Cuplikan Tersedia
***

Panjangnya 21-20 centi, masih kecil ini
Jakarta (ANTARA) - Harapan kembali merekah setelah 14 hari hanya menelusuri tanda-tanda tak bertuan. Harapan itu berupa penemuan jejak mungil sang badak jawa.
Penemuan jejak mungil bisa menjadi kabar bahagia keberhasilan konservasi di Taman Nasional Ujung Kulon.
"Panjangnya 21-20 centi, masih kecil ini," bisik salah satu petugas Monitoring Badak Jawa (MBJ) saat melakukan pengukuran jejak dalam ekspedisi badak jawa Tim Antara.
Kendati demikian, pembuktian harus dilakukan secara sahih demi memastikan individu itu benar-benar badak jawa baru.
Petugas MBJ bersama tim ANTARA, lantas mengikuti jejak tersebut yang kebetulan juga mengarah ke jalur pemasangan kamera jebak. Harapan terus menjulang, rasa lelah membuyar, dan mimik muka berubah menjadi raut kemenangan.
Namun harapan itu hanya bertahan sesaat, raut wajah seluruh tim MBJ dan ANTARA kembali memudar. Kamera jebak yang menjadi media utama untuk mengidentifikasi badak jawa terjatuh dan tak merekam individu yang tengah melintas akibat tali putus digigit hewan pengerat.
Tapi masih ada satu harapan yang tersisa untuk memastikan bahwa jejak tersebut adalah individu badak jawa baru, yakni kamera jebak yang jaraknya 500 meter dari titik kamera jebak pertama berada.
Lagi-lagi semesta belum menghendaki tim untuk melihat rekaman anak badak jawa. Nasibnya lebih nahas lagi, kamera jebak ditemukan 50 meter dari lokasi pemasangan seharusnya. Diduga, pemburu burung mencopot lantas membuangnya.
Cerita mencari jejak badak jawa itu terekam dalam catatan Ekspedisi Badak Jawa Kantor Berita Antara pada Mei 2022.
Selama 17 hari, tim Antara dibantu Balai Taman Nasional Ujung Kulon (TNUK) dan warga menjelajahi taman nasional paling barat pulau Jawa untuk merekam langsung aktivitas badak jawa di kantung habitat terakhirnya.

***

Data Tersedia
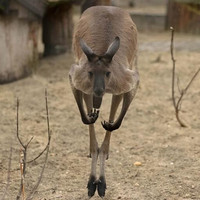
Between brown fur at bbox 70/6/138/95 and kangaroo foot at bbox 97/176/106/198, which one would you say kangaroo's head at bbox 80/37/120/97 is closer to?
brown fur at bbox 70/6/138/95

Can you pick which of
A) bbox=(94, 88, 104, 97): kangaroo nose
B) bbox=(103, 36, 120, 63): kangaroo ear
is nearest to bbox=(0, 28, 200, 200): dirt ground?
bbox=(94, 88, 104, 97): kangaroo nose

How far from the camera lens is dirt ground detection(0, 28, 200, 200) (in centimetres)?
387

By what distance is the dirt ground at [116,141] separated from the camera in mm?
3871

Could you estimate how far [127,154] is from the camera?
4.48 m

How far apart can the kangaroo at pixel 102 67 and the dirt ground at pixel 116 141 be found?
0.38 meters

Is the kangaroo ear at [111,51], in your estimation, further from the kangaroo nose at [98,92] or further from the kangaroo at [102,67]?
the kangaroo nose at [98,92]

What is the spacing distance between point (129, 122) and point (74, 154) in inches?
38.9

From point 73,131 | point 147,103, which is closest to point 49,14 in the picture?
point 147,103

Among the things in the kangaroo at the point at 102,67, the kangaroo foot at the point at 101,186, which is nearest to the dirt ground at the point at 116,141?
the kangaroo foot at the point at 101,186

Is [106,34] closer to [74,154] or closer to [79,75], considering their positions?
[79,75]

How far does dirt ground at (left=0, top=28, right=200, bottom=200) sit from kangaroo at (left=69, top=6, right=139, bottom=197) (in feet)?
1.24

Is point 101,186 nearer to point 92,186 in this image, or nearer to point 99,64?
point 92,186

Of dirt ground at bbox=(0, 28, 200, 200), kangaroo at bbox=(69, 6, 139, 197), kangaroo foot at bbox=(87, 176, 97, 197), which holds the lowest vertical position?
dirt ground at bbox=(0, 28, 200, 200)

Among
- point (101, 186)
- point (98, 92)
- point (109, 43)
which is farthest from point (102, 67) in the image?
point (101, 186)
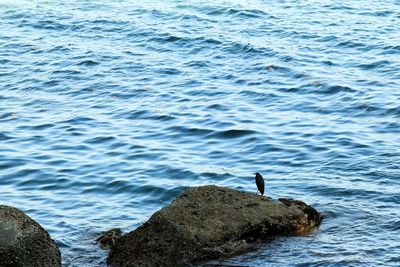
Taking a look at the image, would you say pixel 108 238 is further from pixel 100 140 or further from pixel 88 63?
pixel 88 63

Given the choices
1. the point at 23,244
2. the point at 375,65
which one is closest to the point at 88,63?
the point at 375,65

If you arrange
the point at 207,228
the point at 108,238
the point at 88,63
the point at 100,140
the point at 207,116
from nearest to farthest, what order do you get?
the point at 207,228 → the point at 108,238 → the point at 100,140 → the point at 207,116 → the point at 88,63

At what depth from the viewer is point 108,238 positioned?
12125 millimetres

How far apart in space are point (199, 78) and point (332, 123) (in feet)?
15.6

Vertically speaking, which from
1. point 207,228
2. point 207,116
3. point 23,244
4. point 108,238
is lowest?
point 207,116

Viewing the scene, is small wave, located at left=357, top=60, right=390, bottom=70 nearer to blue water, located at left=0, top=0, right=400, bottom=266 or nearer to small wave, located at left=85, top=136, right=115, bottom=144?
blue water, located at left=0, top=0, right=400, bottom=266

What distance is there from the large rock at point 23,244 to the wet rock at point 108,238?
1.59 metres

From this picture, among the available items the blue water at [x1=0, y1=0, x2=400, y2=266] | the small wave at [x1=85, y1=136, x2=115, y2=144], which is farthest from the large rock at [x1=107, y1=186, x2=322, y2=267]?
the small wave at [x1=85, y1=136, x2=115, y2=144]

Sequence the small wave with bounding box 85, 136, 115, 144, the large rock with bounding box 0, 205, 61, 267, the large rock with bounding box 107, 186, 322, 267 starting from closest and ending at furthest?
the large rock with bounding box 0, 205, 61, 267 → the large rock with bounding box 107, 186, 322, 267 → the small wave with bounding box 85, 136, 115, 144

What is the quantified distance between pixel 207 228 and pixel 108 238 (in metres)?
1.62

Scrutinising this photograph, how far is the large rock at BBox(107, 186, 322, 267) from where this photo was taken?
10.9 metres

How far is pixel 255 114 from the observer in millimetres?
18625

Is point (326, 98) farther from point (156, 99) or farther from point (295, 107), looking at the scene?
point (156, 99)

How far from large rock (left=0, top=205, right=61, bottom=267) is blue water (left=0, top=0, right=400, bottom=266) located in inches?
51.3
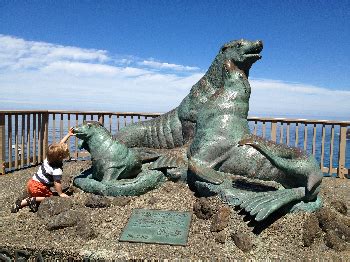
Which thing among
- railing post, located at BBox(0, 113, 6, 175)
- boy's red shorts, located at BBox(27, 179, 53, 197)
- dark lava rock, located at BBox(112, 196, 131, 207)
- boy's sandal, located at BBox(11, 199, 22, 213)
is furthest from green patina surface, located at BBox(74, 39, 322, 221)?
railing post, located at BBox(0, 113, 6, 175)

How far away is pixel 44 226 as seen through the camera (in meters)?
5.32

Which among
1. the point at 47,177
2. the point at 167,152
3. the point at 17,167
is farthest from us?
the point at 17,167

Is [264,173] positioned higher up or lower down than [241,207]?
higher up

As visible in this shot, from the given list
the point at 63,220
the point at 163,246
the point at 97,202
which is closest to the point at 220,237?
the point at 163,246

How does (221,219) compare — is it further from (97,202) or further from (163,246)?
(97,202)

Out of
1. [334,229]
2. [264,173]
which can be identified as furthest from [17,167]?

***

Tujuan Tugas
- A) Terjemahkan kalimat dari teks tentang ekspedisi badak jawa ini ke dalam bahasa Inggris: "Penemuan jejak mungil bisa menjadi kabar bahagia keberhasilan konservasi di Taman Nasional Ujung Kulon."
- B) Tolong lanjutkan teks tentang ekspedisi badak jawa mulai dari sesudah kalimat terakhirnya.

Jawaban Tiap Tugas
- A) The discovery of the tiny footprints could be happy news of conservation success in Ujung Kulon National Park.

- B)
Desa Ujung Jaya
Menerjunkan tim sebanyak empat orang ditemani lima porter (pemandu) selama 17 hari ke belantara hutan menjadi pengalaman pertama bagi tim Kantor Berita Antara. Ekspedisi ini menjadi pilot project untuk ekspedisi taman-taman nasional lainnya di Indonesia.
Bukan hanya membutuhkan fisik yang kuat, mental baja juga bakal menentukan kelancaran ekspedisi. Tim Antara terus berbenah dan mematangkan persiapan sejak dua bulan sebelum pemberangkatan.
Penyeragaman pemahaman, pengecekan persiapan, logistik alat dan bahan, serta evaluasi menjadi menu setiap hari sebelum pemberangkatan.
Saat perizinan dikantongi dan informasi terakumulasi, tim Antara bergerak menuju Desa Ujung Jaya. Desa terakhir yang menjadi pintu masuk ke hutan belantara.
Jalan berbatu, berlubang, tanah merah, dan tentunya licin sebelum menuju desa terakhir seolah menjadi ucapan selamat datang bagi Tim Antara. Tim harus melewati jalanan yang "buruk" itu kurang lebih tiga jam lamanya. Tak ada jalan lain untuk bisa sampai ke desa ini.
Setibanya di desa, tim disambut hangat oleh warga sekitar. Suasana yang asri serta tradisional yang dibuktikan dengan mendominasinya rumah panggung membawa kenangan tersendiri.
Bagi mereka, rumah panggung dianggap paling aman dan tahan dari ancaman gempa. Apalagi Desa Ujung Jaya masuk ke dalam wilayah rawan gempa karena diapit oleh patahan di selatan Banten dan dari erupsi gunung Anak Krakatau.
Tim menginap di rumah salah satu tokoh warga yang juga anggota Tim Monitoring Badak Jawa. Tim menginap di kediaman Sasmita atau yang biasa yang akrab disapa Kang Mita, yang menjadi informan sekaligus ketua porter dalam ekspedisi badak jawa kali ini.
Jarak dari desa sebelum menuju pintu masuk Taman Nasional Ujung Kulon hanya sekitar satu kilometer saja. Sementara untuk melanjutkan perjalanan hingga masuk ke dalam zona inti menempuh waktu lebih dari delapan jam. Tim bergerak keesokan harinya.
Baca juga: Kala badak menghiasi gunung-gunung di Jawa Barat
Baca juga: Mengenal badak jawa, sang unicorn Ujung Kulon
Awal hutan
Sebelum memasuki hutan, Tim Antara harus menyeberangi Teluk Baraja/Lagon Pakis lewat perahu nelayan kurang lebih 30 menit. Setibanya di daratan taman nasional, perjalanan langsung dihadapkan pada rintangan yang sangat menguras tenaga.
Tanah lumpur dengan kedalaman 10 cm menjadi jalur yang mesti dilalui sebelum ke pos pertama Karang Ranjang. Menariknya, jalur yang dilalui tersebut adalah salah satu habitat macan kumbang. Sepanjang perjalanan, tim kerap menemui jejak kaki predator tersebut, meski para porter diam tak menanggapi agar menjaga mental Tim ANTARA.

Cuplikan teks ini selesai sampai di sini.